WILDLIFE: Why the grey crested crane faces uncertain future

The grey crested Carne arriving home to Roost, Lomanira Village, Mogotio Location, Baringo County. PHOTO/Jeremiah Chamakany, The Scholar Media Africa.

Among the fifteen crane species in the world today, the Grey Crested crown is the only one that roosts on trees.

In Baringo County, the birds have found a home in a private farm within Mogotio Sub–county.

In science, they call them the Balearica Regulorum.

Every sun set in Mogotio is unique in the sense that if you are a visitor in the region, you are likely to see a cloud that keeps on growing bigger and bigger.

You then realize to your own amazement, countless birds are flying in a formation towards your field of view.

They are arriving home to roost.

They are like B52 bombers returning home after a successful Mission.

The birds leave Lomanira village each dawn to look for food in as far as Lake Solai.

No Lomanira local knows where the birds breed or lay their eggs.

This is the endangered Grey Crested Crane; according to the International Union for Conservation of Nature (IUCN).

A study conducted in the year 2012 by the same authority found heart breaking realities.

It revealed that only 77,000 birds of this species remain in the whole world, and their numbers are falling at a fast rate.

This is mainly due to destruction of their habitats, wetland drainage for agriculture, pesticide pollution among other causes.

In 1987, Kenya boasted of about 35,000 Grey Crested Cranes.

But in a recent census carried out by the National Museums of Kenya in partnership with Germany’s Nature and Bio Diversity Conservation, it was established that the figure has fallen to only about 10,000 Grey Crested cranes.

Very soon in our lifetime, the Grey Crested Crane may disappear from the face of the earth forever, the report said.

Baringo County is at least giving the bird a place to sleep.

Now which county will provide the bird with her food and nesting grounds?

During sunset in Mogotio, they gracefully lower their ‘landing gear’ as they circle the skies around Loma-Nira Village, finally touching down at the home of an old man Mzee Josephat Kibusia.

Mzee Kibusia, retired teacher prides in the fact that his acacia trees conservation efforts has finally paid off.

They are providing a safe roosting home for the endangered bird.

Some of his acacia trees have already assumed some flat tops; having hosted the birds for not less than ten years.

“I feel very proud that nature itself has appreciated my efforts. Nature is smiling back at me,” he said.

“Acacia trees species in my ten acre piece of land are well protected since the year 1985.

I fenced off the land because it is swampy during rainy seasons and as a result, the tall acacia tree species thrived.”
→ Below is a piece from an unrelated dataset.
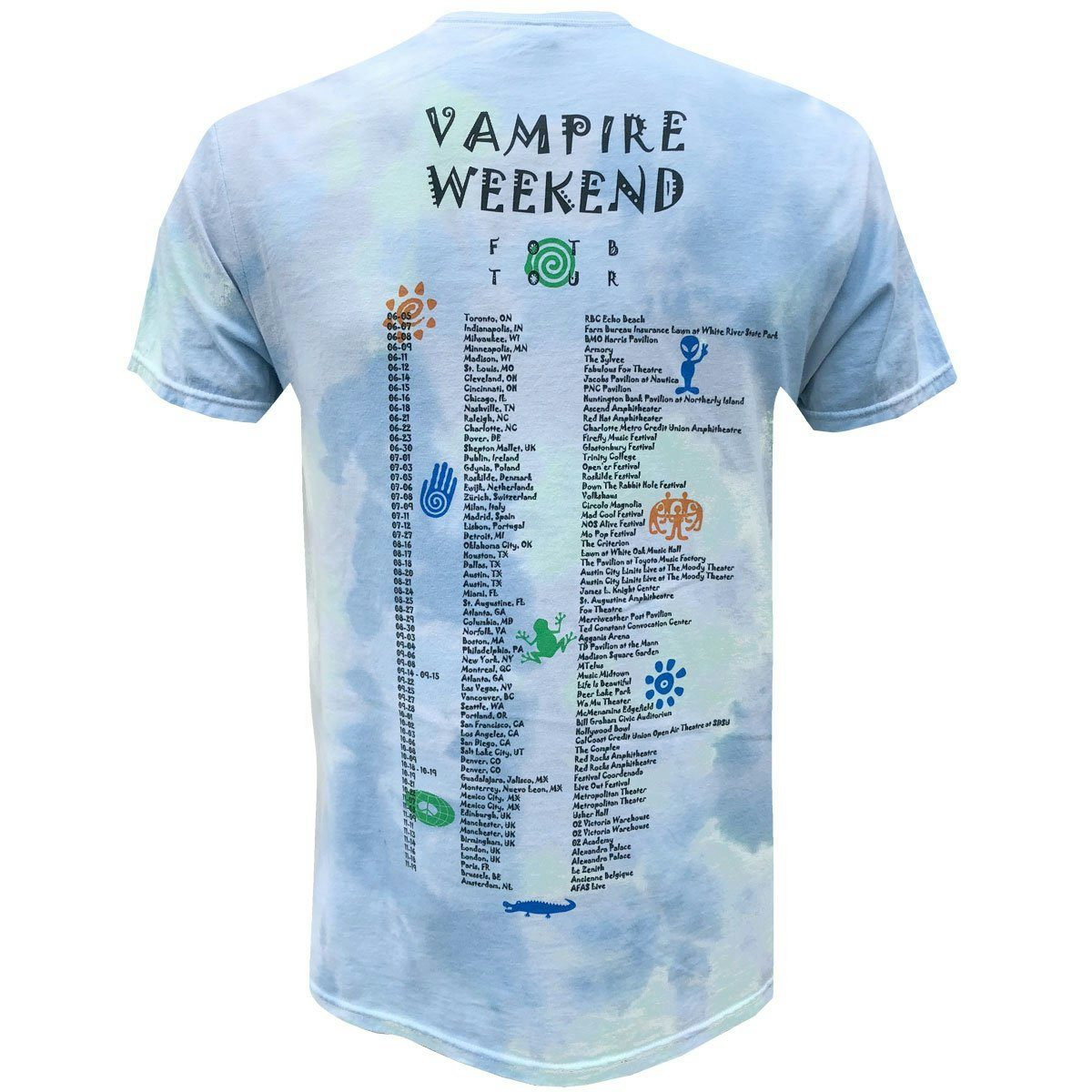 vampire weekend tie dye shirt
He went on: “I’m proud that the crane, which are sacred birds in my Kalenjin tribe have chosen my trees because no one disturbs them.

This gives me a lot of joy and reason to enjoy life on earth.”

Kibusia told The Scholar Media Africa that he is considering the possibility of turning part of his land into a conservation area for the grey crested crane, and other wildlife that have since thrived due to the serenity provided for by tall trees.

In the presence of these beautiful birds, nothing really adds more spice to life than a distant honk of a crane during the quiet Mogotio nights.

Life is just good with the birds around.

Many locals around Lomanira village love the omnivorous birds.

The birds occasionally appear at their door steps, stamping their feet on the ground on their forward march for food.

Their daily search for delicacies brings them closer to humans but they fly away immediately at the sight of an approaching bipedal or a dog.

Local administrator Lawrence Cheburet lauds the locals for appreciating the birds.

He says that in his public barazas in the area, he never fails to address the importance of taking care of trees and even planting more.

”National Parks and reserves are not the only places that can conserve wild life; private farms can also do very well in conserving wildlife.

More awareness is needed to ensure that every citizen contributes to this conservation endeavor,” said the administrator.

He added that for the last ten years or more, these birds have been coming to his sub-location to ‘spend the night’.

They leave every morning to look for food.

”I don’t know where they go and find food but I guess it could be the nearby Lake Solai, not very far from here.

That can be only an half hour or less flight for the big energetic bird,” said the administrator.

He added that the presence of the grey crested crane in his area of jurisdiction is great pride.

‘’Children have the opportunity to marvel at the birds.

The birds do sometimes ‘graze’ among livestock in the open farms and even the nearby school playing ground,” said the administrator.

He expounded that the birds are harmless since there has never been a conflict between the farmers and them.

All around the world the crane is celebrated as a bird of beauty.

Her elaborate dances and courtship rituals can never be challenged even by humans.

In the neighboring Uganda; the grey crested crane is a symbol of national pride.

The same applies in Tanzania and in Asian Countries where this bird is embraced as a symbol of eternal youthfulness.

Without showing any signs of old age like humans do, the bird which can live up to 30 years in the wild always looks beautiful, can dance gracefully up to her last day on earth but only if we can make a choice to conserve and protect her habitat!